» **Work to do**:
Turn the records below into a JSON list of strings, with one string for each line and no strings for blank lines.

» **Material for this task**:
## START
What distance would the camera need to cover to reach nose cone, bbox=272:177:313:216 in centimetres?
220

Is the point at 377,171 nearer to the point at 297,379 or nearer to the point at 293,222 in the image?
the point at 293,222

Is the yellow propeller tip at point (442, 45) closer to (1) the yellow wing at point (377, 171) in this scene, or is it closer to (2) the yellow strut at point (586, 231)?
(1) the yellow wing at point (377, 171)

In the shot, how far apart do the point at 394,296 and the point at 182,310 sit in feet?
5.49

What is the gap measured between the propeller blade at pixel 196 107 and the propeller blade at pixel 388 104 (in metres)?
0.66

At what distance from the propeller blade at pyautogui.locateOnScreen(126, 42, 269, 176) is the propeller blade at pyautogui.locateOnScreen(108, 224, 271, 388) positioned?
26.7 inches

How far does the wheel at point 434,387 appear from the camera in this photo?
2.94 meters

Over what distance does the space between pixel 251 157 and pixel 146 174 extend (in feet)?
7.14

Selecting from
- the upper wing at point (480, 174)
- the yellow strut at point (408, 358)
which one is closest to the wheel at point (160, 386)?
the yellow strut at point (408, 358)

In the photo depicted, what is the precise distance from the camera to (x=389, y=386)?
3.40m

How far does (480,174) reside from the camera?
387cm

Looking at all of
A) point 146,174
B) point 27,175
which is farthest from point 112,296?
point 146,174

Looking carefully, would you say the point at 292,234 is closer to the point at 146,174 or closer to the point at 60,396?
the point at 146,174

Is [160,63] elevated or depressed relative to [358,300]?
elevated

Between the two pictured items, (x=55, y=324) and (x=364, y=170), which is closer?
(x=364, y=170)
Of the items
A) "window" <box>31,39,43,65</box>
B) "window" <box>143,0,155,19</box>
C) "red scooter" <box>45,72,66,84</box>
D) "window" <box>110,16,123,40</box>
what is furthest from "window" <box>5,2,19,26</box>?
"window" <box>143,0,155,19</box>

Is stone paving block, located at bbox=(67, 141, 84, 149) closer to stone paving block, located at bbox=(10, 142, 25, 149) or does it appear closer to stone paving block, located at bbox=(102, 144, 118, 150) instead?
## END
» **Response**:
[
  "What distance would the camera need to cover to reach nose cone, bbox=272:177:313:216 in centimetres?",
  "220",
  "Is the point at 377,171 nearer to the point at 297,379 or nearer to the point at 293,222 in the image?",
  "the point at 293,222",
  "Is the yellow propeller tip at point (442, 45) closer to (1) the yellow wing at point (377, 171) in this scene, or is it closer to (2) the yellow strut at point (586, 231)?",
  "(1) the yellow wing at point (377, 171)",
  "In the shot, how far apart do the point at 394,296 and the point at 182,310 sit in feet?",
  "5.49",
  "What is the gap measured between the propeller blade at pixel 196 107 and the propeller blade at pixel 388 104 (in metres)?",
  "0.66",
  "At what distance from the propeller blade at pyautogui.locateOnScreen(126, 42, 269, 176) is the propeller blade at pyautogui.locateOnScreen(108, 224, 271, 388) positioned?",
  "26.7 inches",
  "How far does the wheel at point 434,387 appear from the camera in this photo?",
  "2.94 meters",
  "Over what distance does the space between pixel 251 157 and pixel 146 174 extend (in feet)?",
  "7.14",
  "Selecting from",
  "- the upper wing at point (480, 174)",
  "- the yellow strut at point (408, 358)",
  "which one is closest to the wheel at point (160, 386)?",
  "the yellow strut at point (408, 358)",
  "In the photo depicted, what is the precise distance from the camera to (x=389, y=386)?",
  "3.40m",
  "How far does (480,174) reside from the camera?",
  "387cm",
  "Looking at all of",
  "A) point 146,174",
  "B) point 27,175",
  "which is farthest from point 112,296?",
  "point 146,174",
  "Looking carefully, would you say the point at 292,234 is closer to the point at 146,174 or closer to the point at 60,396?",
  "the point at 146,174",
  "Is [160,63] elevated or depressed relative to [358,300]?",
  "elevated",
  "Between the two pictured items, (x=55, y=324) and (x=364, y=170), which is closer?",
  "(x=364, y=170)",
  "Of the items",
  "A) \"window\" <box>31,39,43,65</box>",
  "B) \"window\" <box>143,0,155,19</box>",
  "C) \"red scooter\" <box>45,72,66,84</box>",
  "D) \"window\" <box>110,16,123,40</box>",
  "what is furthest from \"window\" <box>5,2,19,26</box>?",
  "\"window\" <box>143,0,155,19</box>",
  "Is stone paving block, located at bbox=(67, 141, 84, 149) closer to stone paving block, located at bbox=(10, 142, 25, 149) or does it appear closer to stone paving block, located at bbox=(102, 144, 118, 150) instead?"
]